There are some situations where a mobile collaborative robot will outperform a standard cobot. Here's how to decide if your situation is one of them.

yaskawa-otto-mobile-machine-cobot-solutionSolution for mobile machine developped by YASKAWA and OTTO Motors : Mobile Robot YMR12

Mobile cobots are probably the next big step in collaborative robotics. They are already on the market and beginning to make their way into businesses just like yours.

But, you might be wondering: Are mobile cobots are really worth it for my specific situation?

It's a good question. You don't want to invest in a mobile autonomous robot unless it's definitely going to improve your processes.

Here's how you can find out if added mobility is suitable for your business.

Why you might want a mobile collaborative robot

A basic mobile cobot consists of a collaborative robot manipulator mounted onto a mobile autonomous base. It provides all the advantages of these two individual technologies, with the added benefits of mobile manipulation.

In our recent article, Mobile Collaborative Robots: The Next Big Thing, we introduced some of the general benefits of mobile cobot technology, including: reduced hands-on time for changeovers, reduced downtime, and better use of space. Although the benefits look promising, the real question is whether they are worth it for your unique situation. This all boils down to whether extra mobility will improve your robot's performance for your unique task. And, if so, by how much.

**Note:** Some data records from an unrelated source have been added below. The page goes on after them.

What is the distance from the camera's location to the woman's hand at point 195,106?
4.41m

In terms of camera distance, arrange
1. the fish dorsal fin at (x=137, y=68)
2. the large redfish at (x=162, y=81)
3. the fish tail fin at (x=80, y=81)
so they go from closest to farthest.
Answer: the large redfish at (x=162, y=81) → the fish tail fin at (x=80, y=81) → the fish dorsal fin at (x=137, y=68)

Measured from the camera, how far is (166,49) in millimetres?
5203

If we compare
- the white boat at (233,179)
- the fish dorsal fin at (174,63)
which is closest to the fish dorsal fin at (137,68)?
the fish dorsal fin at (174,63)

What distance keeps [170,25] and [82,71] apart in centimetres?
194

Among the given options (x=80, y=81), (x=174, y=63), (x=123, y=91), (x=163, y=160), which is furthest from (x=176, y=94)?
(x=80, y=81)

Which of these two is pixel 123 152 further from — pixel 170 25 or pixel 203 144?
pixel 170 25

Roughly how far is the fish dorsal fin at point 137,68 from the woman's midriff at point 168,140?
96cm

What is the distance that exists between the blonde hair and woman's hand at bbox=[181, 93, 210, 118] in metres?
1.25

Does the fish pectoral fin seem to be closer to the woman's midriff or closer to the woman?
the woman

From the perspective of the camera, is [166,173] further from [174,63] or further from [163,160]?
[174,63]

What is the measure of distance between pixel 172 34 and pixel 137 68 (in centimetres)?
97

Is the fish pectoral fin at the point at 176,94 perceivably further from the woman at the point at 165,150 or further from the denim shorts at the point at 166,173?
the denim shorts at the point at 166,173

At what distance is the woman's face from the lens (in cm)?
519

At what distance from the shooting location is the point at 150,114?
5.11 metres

As we will discuss below, there are often cheaper solutions which are easier to implement and achieve similar benefits. However, some applications can be greatly improved by giving extra mobility to your robot.

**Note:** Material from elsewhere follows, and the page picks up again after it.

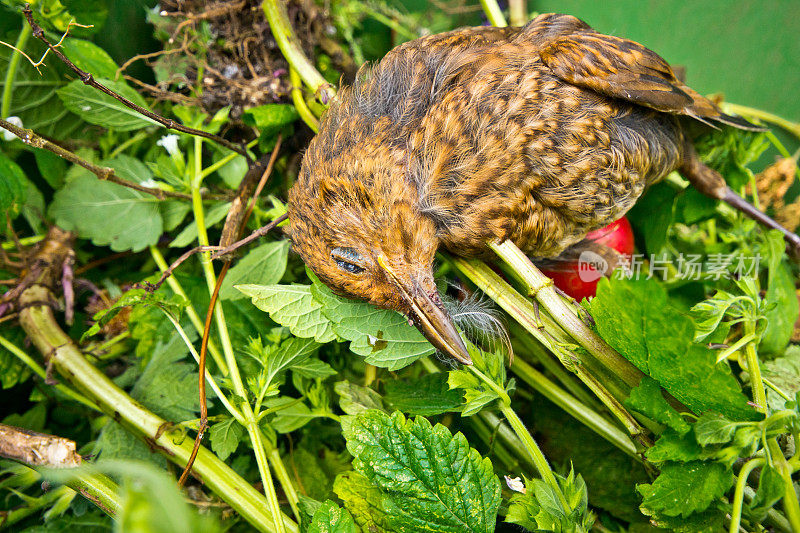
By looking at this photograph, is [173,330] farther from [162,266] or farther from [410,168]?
[410,168]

5 Situations which benefit from added mobility

Here are some examples of situations where a mobile collaborative robot would outperform a standard cobot.

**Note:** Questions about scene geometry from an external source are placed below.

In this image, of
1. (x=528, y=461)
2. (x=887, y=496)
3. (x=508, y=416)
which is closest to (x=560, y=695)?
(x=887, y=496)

1. Many small automation tasks

At Robotiq, we often talk about the fact that collaborative robots are very agile. This means that they are easy to repurpose for new tasks. As a result, users often move cobots between tasks multiple times a day.

The problem with this is that changeovers require a human to move the robot. If you find yourself dragging your robot between many, small tasks every day, it might make sense to add a mobile base.

2. Consistently small batch sizes

If your robot is being used to process large batch sizes, it is likely that a single task will take up most of its day. In this case, a mobile base is unlikely to add any extra benefits as the robot will be static for most of the time.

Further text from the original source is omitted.